* _Directions_:
Copy out again, unchanged, the listing below from the line that has "Antoinette Lynn headshot" through the line that has "Žluté šněrovací boty".

* _Records supplied_:
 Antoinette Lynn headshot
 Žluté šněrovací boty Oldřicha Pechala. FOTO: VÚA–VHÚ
==
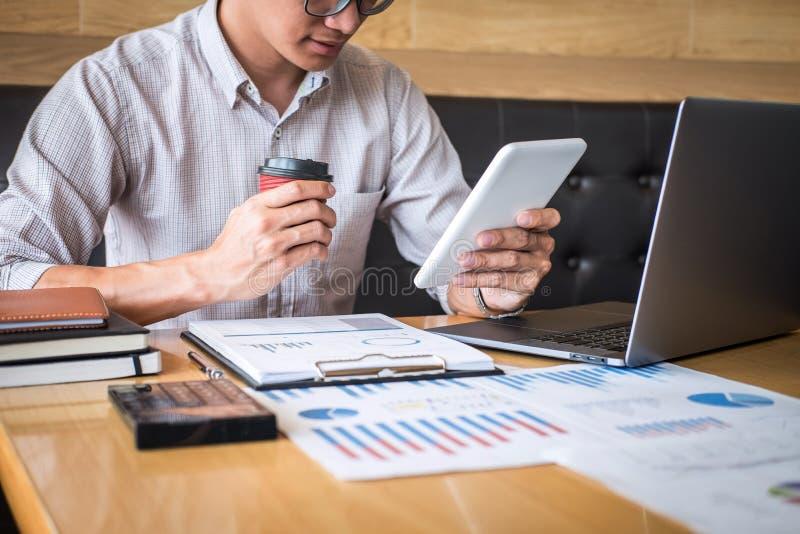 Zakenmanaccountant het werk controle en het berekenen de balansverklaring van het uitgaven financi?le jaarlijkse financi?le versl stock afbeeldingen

* _Response to this exercise_:
 Antoinette Lynn headshot
 Žluté šněrovací boty Oldřicha Pechala. FOTO: VÚA–VHÚ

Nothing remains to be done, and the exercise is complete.